> Brief 1
Answer these questions using the paper abstract on crowdsensing in urban areas:
(a) With which department and university are the authors affiliated?
(b) What name does the paper give its open-source solution for activity detection and geofencing?
(c) Whose reference implementations is that solution compared with, and in which library are they provided?
> Brief 2
List every author named in the paper entry on crowdsensing in urban areas.

Title :
Crowdsensing in Urban Areas for City-Scale Mass Gathering Management: Geofencing and Activity Recognition
Author :
Cardone, Giuseppe ; Cirri, Andrea ; Corradi, Antonio ; Foschini, Luca ; Ianniello, Raffaele ; Montanari, Rebecca
Author_Institution :
Dept. of Comput. Sci. & Eng., Univ. of Bologna, Bologna, Italy
Abstract :
The widespread availability of smartphones today equipped with several physical and virtual sensors allows to directly collect various information about surrounding physical and logical context for different purposes that range from detecting user´s current physical activity and also user presence in a designated area, often referred to as geofencing, to determining current social pulse of individuals and entire communities. Mobile crowdsensing seems a promising solution for enabling the design/development and deployment of a wide range of advanced applications in various fields. In particular, public safety, transportation, and energy monitoring and management in urban environments can benefit from mobile crowdsensing in terms of advanced provisioned applications as well as savings of investments in the urban sensing infrastructure. However, enabling those advanced smart urban applications requires complex signal processing, machine learning, and resource management algorithms that are often beyond the skills of many mobile app developers. This paper describes the pivotal relevance of these facilities for mobile crowdsensing applications and presents our open-source solution, called Mobile Sensing Technology (MoST), for activity detection and geofencing, comparing it with the reference implementations provided by Google as part of the Google Play Services library. Experimental results within the testbed framework of a crowd-management application scenario validate MoST design guidelines and demonstrate the general-purpose, unintrusive, and power-efficient characteristics of MoST sensing capabilities.

> Dataset records

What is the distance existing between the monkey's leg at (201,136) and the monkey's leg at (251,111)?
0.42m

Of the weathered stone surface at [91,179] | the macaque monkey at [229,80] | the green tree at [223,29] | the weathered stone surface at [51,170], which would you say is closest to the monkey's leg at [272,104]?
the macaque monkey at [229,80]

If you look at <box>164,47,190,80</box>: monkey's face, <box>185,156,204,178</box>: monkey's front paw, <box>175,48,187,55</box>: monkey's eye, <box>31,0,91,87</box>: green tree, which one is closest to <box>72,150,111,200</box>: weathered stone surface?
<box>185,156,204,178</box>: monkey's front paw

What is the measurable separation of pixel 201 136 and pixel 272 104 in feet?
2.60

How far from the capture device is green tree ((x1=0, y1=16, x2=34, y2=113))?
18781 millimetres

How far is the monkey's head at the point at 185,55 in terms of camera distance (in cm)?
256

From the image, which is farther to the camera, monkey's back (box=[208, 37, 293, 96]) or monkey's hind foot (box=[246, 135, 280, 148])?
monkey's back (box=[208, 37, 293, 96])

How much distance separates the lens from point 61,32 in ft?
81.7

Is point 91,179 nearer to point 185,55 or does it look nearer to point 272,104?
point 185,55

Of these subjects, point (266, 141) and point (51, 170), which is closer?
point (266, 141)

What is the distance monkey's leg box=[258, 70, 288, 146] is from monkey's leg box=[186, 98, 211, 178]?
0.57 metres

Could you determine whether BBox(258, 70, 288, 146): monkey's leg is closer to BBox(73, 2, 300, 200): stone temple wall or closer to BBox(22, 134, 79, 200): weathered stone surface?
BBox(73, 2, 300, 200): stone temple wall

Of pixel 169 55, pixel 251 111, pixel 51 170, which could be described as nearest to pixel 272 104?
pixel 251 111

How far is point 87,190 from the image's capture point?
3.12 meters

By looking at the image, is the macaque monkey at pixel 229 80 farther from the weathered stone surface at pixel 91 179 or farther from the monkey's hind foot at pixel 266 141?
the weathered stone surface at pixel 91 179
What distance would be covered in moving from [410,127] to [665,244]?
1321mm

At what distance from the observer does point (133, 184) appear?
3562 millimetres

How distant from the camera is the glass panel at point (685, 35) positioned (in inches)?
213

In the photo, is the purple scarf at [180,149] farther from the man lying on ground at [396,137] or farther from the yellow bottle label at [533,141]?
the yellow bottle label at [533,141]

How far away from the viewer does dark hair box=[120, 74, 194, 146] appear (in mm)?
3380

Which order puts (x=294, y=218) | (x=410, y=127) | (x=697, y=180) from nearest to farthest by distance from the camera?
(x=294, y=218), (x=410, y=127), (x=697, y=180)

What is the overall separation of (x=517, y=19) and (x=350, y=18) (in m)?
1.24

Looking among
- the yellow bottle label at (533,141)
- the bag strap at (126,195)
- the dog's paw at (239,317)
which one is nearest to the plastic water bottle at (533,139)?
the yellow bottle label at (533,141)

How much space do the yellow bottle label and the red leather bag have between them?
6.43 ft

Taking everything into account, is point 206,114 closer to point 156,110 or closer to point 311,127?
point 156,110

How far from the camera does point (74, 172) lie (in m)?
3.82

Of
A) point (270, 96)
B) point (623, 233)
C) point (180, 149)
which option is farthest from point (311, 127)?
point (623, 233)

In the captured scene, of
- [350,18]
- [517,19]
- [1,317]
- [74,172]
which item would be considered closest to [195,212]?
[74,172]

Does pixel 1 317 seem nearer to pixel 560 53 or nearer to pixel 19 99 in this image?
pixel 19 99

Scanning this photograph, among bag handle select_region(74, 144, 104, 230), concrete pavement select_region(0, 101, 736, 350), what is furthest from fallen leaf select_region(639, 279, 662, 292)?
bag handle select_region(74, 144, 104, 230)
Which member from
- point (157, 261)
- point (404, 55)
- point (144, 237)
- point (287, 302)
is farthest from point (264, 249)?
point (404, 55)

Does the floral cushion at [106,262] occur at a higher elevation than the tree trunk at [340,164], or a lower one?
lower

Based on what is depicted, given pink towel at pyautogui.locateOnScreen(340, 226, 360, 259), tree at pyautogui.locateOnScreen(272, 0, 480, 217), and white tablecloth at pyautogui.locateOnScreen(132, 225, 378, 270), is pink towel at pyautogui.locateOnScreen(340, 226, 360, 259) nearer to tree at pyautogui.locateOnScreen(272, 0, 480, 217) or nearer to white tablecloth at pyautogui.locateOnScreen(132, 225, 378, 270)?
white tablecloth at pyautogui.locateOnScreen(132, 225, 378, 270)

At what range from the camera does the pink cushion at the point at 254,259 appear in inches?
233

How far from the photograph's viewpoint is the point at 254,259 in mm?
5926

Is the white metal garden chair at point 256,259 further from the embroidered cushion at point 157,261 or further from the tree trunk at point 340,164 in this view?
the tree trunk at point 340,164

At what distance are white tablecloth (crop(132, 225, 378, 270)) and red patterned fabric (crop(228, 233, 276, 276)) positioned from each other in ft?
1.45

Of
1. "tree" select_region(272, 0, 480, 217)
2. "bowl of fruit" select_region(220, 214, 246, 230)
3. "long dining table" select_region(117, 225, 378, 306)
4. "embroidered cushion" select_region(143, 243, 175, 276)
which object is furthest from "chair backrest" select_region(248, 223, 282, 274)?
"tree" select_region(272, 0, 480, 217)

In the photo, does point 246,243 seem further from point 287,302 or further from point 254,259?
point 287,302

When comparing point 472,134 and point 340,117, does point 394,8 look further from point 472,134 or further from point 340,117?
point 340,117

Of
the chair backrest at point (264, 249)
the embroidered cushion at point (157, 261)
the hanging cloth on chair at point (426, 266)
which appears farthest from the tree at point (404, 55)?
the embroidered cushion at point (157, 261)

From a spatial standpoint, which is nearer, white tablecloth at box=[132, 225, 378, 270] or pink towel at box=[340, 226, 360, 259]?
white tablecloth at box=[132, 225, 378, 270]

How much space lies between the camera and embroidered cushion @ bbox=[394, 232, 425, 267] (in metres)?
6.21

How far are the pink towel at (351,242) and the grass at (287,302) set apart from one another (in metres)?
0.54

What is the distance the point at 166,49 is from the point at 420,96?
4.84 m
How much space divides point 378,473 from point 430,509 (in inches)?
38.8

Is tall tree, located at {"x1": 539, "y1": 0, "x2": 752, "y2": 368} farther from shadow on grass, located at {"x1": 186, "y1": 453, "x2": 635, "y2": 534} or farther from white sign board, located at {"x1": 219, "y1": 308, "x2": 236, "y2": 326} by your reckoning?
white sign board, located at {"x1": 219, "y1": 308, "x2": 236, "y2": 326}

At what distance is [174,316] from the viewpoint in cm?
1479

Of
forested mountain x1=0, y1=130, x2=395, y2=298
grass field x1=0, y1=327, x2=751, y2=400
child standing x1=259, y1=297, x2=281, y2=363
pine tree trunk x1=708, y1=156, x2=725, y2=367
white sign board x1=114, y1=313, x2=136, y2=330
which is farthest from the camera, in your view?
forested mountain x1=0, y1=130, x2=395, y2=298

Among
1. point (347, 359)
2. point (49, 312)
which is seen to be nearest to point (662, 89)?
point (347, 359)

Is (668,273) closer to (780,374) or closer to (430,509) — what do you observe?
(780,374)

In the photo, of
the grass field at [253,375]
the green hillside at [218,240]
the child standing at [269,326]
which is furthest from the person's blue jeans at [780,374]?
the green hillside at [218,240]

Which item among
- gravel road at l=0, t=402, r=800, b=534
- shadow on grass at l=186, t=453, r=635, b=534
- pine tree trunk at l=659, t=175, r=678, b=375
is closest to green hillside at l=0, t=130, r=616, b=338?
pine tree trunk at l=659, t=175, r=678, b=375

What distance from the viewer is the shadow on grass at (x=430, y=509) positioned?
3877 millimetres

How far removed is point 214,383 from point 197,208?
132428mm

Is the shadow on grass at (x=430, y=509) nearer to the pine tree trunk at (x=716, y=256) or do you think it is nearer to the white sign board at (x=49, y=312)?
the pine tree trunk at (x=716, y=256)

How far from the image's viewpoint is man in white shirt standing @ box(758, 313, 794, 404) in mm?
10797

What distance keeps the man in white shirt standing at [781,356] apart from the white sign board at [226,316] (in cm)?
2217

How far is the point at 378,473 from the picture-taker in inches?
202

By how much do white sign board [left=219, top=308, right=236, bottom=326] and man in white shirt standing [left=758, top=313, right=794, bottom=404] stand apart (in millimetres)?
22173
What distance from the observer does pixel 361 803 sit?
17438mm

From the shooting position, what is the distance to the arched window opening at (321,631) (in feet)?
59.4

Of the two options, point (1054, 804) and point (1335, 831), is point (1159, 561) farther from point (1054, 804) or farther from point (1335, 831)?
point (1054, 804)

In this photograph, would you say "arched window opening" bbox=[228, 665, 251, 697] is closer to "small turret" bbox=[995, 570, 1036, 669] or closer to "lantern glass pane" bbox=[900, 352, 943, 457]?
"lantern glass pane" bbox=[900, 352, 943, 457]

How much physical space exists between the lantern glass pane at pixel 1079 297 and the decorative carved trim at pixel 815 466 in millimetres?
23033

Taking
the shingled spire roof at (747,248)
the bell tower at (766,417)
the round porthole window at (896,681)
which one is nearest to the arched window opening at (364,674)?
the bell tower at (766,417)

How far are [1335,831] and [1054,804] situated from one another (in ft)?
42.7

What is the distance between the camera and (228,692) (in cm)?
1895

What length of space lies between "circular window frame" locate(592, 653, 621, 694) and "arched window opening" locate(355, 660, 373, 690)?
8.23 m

> Final result 1
(a) Dept. of Comput. Sci. & Eng., Univ. of Bologna, Bologna, Italy
(b) Mobile Sensing Technology (MoST)
(c) Google's, as part of the Google Play Services library

> Final result 2
Cardone, Giuseppe
Cirri, Andrea
Corradi, Antonio
Foschini, Luca
Ianniello, Raffaele
Montanari, Rebecca